Once you have considered your response


Try to

  • Use ‘I’ Statements, e.g. “I think, I feel”
  • Consider your ex’s position, put yourself in their shoes.
  • Keep calm-it’s easy for things to escalate.
  • Consider your children’s needs.
  • Seek help if you are struggling. Consider a relationship therapist or mediator.
  • Check that your ex has understood, “can you please repeat back what you’ve heard?”

Some final points to consider:

What you’re going through is tough. You will at times feel very emotional and having a rational, calm conversation with your ex is probably the last thing you want to do.

Remember, no one can be made to do anything that they don’t want to, try to offer suggestions rather than make demands.

Control ‘your end’ of the conversation (AND the behaviour that goes with it) and be the best listener you can be, for the sake of your children.


An Advisers View

I have advised many clients going through a divorce, on occasion following the divorce I have continued to advise both husband and wife separately.  Whilst the outcomes of the divorce from a financial view have been varied and specific to each clients circumstances it has been the process that has had the biggest impact from an emotional and personal wellbeing perspective.  I am not really there to provide support at this level but one cannot help but be drawn in and sympathetic to the feelings of longstanding clients.

The clients that have fared better from an emotional standpoint have been those that have divorced through a collaborative process.  Through this route all the discussions have been carried out face to face with both individuals having the support of their legal advisers within the 4-way meetings.  There have been difficult discussions but they have never been in doubt as to what their aims were and where there was conflict it was in the open with a full and frank discussion.  Whilst this has an emotional price, once the agreement was reached they could move on with a continued respect for each other.

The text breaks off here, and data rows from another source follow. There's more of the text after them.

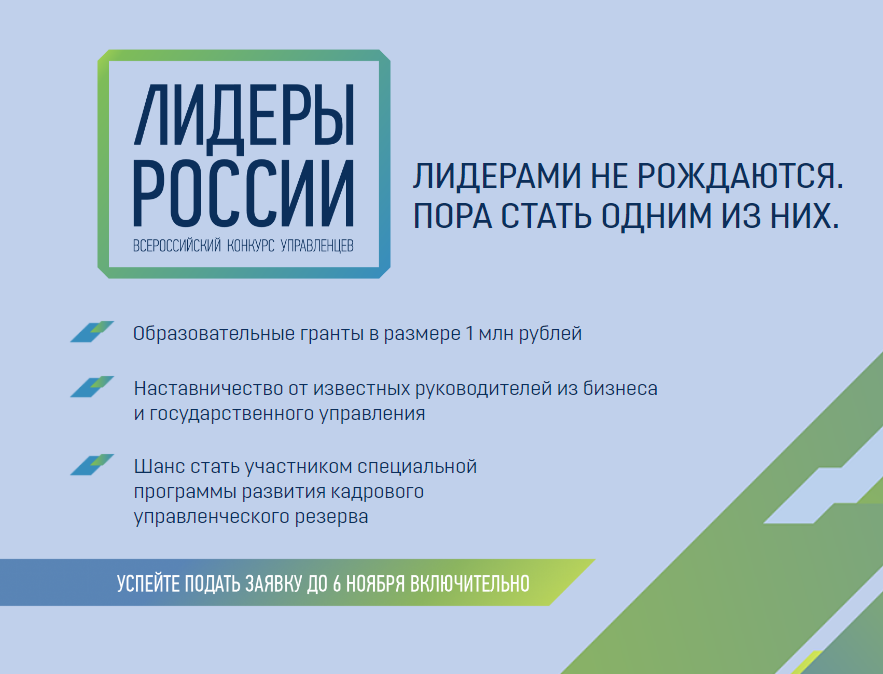 ЛИДЕРЫ РОССИИ
ВСЕРОССИЙСКИЙ КОНКУРС УПРАВЛЕНЦЕВ

ЛИДЕРАМИ НЕ РОЖДАЮТСЯ. ПОРА СТАТЬ ОДНИМ ИЗ НИХ.

Образовательные гранты в размере 1 млн рублей

Наставничество от известных руководителей из бизнеса и государственного управления

Шанс стать участником специальной программы развития кадрового управленческого резерва

УСПЕЙТЕ ПОДАТЬ ЗАЯВКУ ДО 6 НОЯБРЯ ВКЛЮЧИТЕЛЬНО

Whilst some who have divorced through the ‘traditional’ adversarial approach have come though relatively unscathed others have not fared as well.  The uncertainty as to what their former spouse is thinking or what they are going to ask for next weighs heavy on them.  The financial outcomes may be similar in the end but the respect has gone and there is very little chance of any ongoing civility in communications.  This causes further problems where children are adversely effected.

Any couple who have gone through a divorce will say it is not easy but there are definitely some ways that are easier than others in terms of the emotional price paid.  Collaborative may not be suitable for all but it is certainly worth a look.